Kind of makes me think of modern deer/elk/moose/etc other cervidae (I know the difference between horns and antlers, but hear me out) where there's a ton of variation between number and arrangement and shape of points on their horns/antlers, both within a species and between species. In the case of Styracosaurus, we don't know enough yet to tell if we're looking at two different deer or a deer and an elk.
Random idea. You know how tiger stripes are unique and so are finger prints? Imgine if some of the Ceratopsian species had that, but when it came to their frills (Either with patterns, ostioderms, spikes, lumps, etc). Idk just a random thought
How are we sure that the frill morphology variation seen in Styracosaurus is evidence of either temporal or individual variation within the same species? Could these variant Styracosaurus have actually been different styracosaur species that coexisted?
Maybe the horns grew differently because that's how they could tell each other apart instead of making a dozen or so different species of Styracosaurus consider them all one species also do giganotosaurus or another carcharodontosaurian for the YDAW series
Now I'm picturing a young Styracosaur with braces on their horns.
Someone should draw that!
Please make more films about recent papers like this!
Probably a weird thought, but I'd love to see you collaborate with Clint's Reptiles
I wonder if these arrangements also happens with Pachycephalosaurs and Stegoceras, or any other head adorned dinosaur.
Rubeosaurus still sounds super cool tho soooo......
Horner's video on Shape Shifting Dinosaurs is interesting... he talks about how there are so many different genus in a species... and it's all because palaeontologists have huge egos, and want to name what they find, rather than looking at the fossils correctly and calling them what they are, babies and adults of the same species.
ydaw can u plz do some videos on cenozoic animals. i personally want you to do gastornis
Yay more videos!
I’d love to see you guys cover ceratosaurus
This was absolutely fascinating.
This is such a great video. Thank you
I found this talk extremely interesting! Styracosaurus wasn't really a dinosaur that was in our minds and mouths when I was in elementary school, and only in the last maybe ten years or so am I learning that there were so many more than I could have possibly known back then.
Also, and this is unrelated to the topic of the video, but how ridiculous is it that even though I was in kindergarten in 1988 I still pictured Iguanadon roughly like its 1930's appearance in the outro until I was in my 20's?
12:00 do we know if they cared for their young? If they did then the adults could've looked after the juveniles and it wouldn't necessarily be an issue.

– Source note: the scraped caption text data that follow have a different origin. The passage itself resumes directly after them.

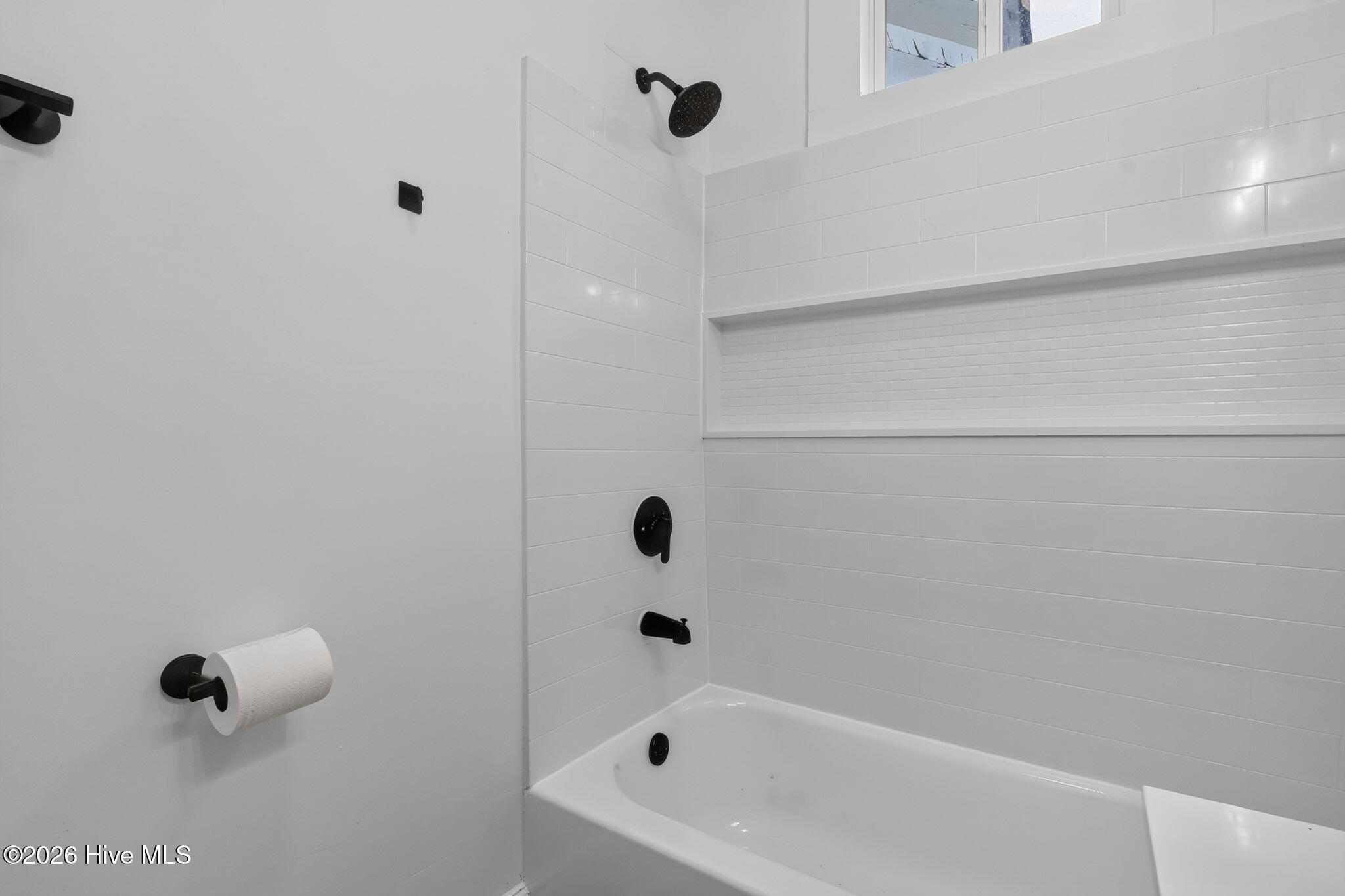 700 Kenan Street W Property Photo 26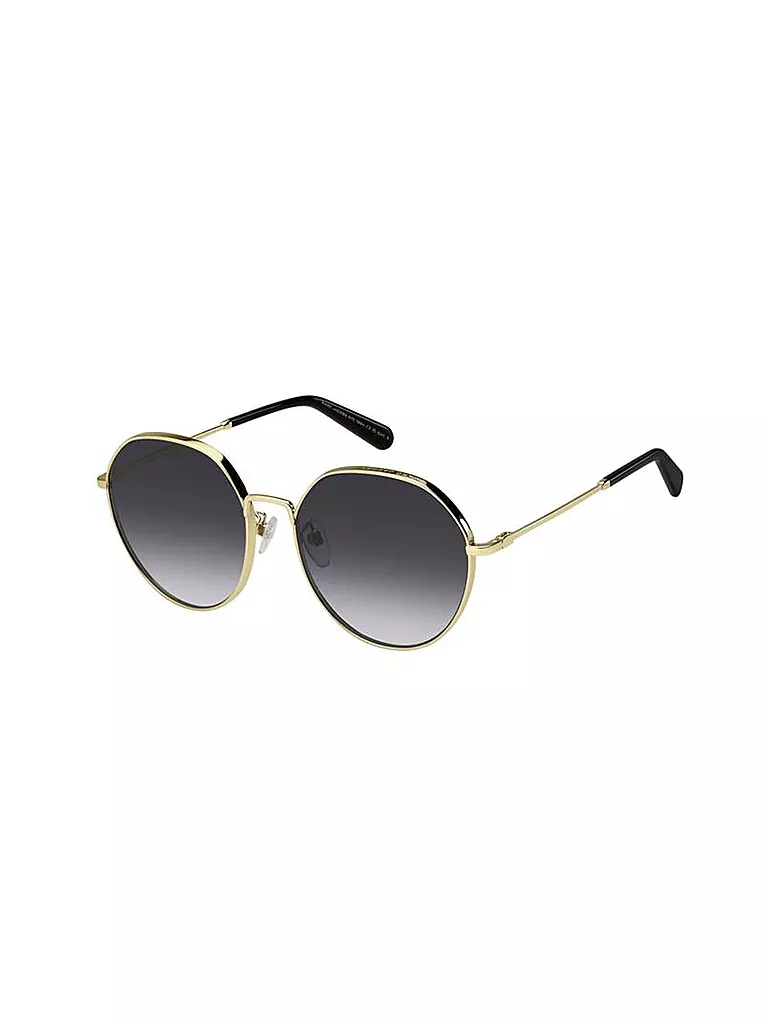 MARC JACOBS | Lunettes de soleil MARC 830/F/S/58 | Or
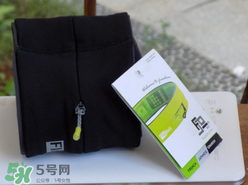 flipbelt運(yùn)動(dòng)腰帶怎么樣？flipbelt運(yùn)動(dòng)腰帶測評(píng)
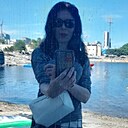 Марина, 47 лет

Even in modern hooded mammals, the young are still vulnerable. Predators will try and separate calves from their mothers, as young animals are easier targets. Most calves will die from predators, hence why herds will all give birth within a few days, so that there are more calves than predators and statistically raise the chances that any one calf will survive.
Missed this
It seems strange to me that SO MANY different styles are shown in that one era. But I am not a scientist, I don't know what the fossils look like or what sizes they are, but I can't help feeling that at least two or three of those are just life stages.
Took a bite when young?;(
Grew back deformed?;) ...Valley of Gawanji bite splitting the p3
the endless war continues.
i am working on a paper that aims to reclassify the lumpers (Paleontologos gooii) and splitters (P. pricklius) under a unified species. but im sure some new finding will be unearthed that will divide them again pretty soon..
Styracosaurus didn't need and orthodontist, they needed an Orthocornist!
Doesnt the same thing w horns showing up late in the growth of the animal happen with bovine because the adults protect the young but the horns are still for defense?